# Upcoming Florida Events / Winter Getaway for Some Teams



## PMK (Oct 12, 2004)

Alafia FTF is November 11 / 12, this has riding at Alafia and Balm Boyette near Tampa, I believe the event is sold out but with it nearing tickets often show up. This is put on by SWAMPclub.org SWAMP Alafia Fat Tire Festival

Tour de Felasco is January 12, 2012, this is a great tandem ride, it too is currently sold out but it is often possible to find tickets. San Felasco Hammock Preserve State Park CSO

Croom 35 / 50, this year is Feb 4th, all xc riding. I do not believe the event has opened sign up yet. This is the 2010 flyer, should be similar info with a different date SWAMP - Croom 35/50 Mile Mountain Bike Challenge

Santos Springbreak FTF, March 9 / 12 2012, the event registration opened today 11-1-2012, have not seen an event flyer, but this is the OMBA website Ocala Mountain Bike Association - Home

FWIW, if you are not wanting to attend an event and just wish to ride, these trails are also open to the public all the time, with the exception being a portion of San Felasco is not open to cyclists except during the event. The normal San Felasco cycling trials do remain open though.

Florida has some other great trails covering the entire state. Some are more tandem friendly than others.

If you enjoy winter or live where it snows...sit back and relax knowing we are riding our miles to uphold tandem cycling

PK


----------



## malaclemys (Oct 22, 2010)

One more PMK, Ididaride on Jan 28, 2012. We have to miss it this year but I do believe at least one tandem team will be attending. We rode this w/clj2289 last year and had a great time. Actually we had only been riding tandems about a month when we did the ride so I know it is fairly tandem accessible. Additionally in a previous Ididaride I did see a team on a ECDM. Not sure who they were but they did help me convince my stoker to give tandems a try.

#### Goal 1
List every riding event named in the Florida events thread.
#### Goal 2
According to the Florida events thread, which organization puts on the Alafia FTF?
#### Goal 3
Translate this sentence from the Florida events thread into Spanish: "Florida has some other great trails covering the entire state."

#### Recorded information

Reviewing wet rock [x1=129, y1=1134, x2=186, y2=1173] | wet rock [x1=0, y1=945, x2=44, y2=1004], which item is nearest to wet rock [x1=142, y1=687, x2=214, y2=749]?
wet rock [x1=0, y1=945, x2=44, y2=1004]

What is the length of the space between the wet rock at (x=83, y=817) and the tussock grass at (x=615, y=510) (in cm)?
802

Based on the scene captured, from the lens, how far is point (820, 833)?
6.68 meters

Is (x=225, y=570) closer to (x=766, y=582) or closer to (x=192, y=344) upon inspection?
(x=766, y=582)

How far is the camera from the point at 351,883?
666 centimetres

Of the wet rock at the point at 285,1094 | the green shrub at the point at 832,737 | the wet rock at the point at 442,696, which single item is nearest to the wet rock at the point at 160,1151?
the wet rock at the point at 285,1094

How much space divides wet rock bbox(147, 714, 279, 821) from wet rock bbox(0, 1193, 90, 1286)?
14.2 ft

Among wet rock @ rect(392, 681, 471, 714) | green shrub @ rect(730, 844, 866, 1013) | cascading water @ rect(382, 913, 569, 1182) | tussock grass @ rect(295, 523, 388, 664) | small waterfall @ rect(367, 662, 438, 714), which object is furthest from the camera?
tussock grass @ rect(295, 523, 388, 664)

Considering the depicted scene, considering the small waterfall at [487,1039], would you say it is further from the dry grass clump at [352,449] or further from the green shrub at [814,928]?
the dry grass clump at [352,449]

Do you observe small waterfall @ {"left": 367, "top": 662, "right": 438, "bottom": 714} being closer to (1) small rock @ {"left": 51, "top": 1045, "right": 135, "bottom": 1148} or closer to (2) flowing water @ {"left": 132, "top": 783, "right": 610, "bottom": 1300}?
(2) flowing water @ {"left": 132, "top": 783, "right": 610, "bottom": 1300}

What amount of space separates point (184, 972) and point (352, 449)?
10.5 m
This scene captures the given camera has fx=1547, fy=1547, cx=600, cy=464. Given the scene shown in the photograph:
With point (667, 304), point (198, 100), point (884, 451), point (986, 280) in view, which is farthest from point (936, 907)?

#### Final answer 1
- Alafia FTF (Alafia Fat Tire Festival)
- Tour de Felasco
- Croom 35 / 50
- Santos Springbreak FTF
- Ididaride

#### Final answer 2
SWAMPclub.org

#### Final answer 3
Florida tiene otros senderos excelentes que cubren todo el estado.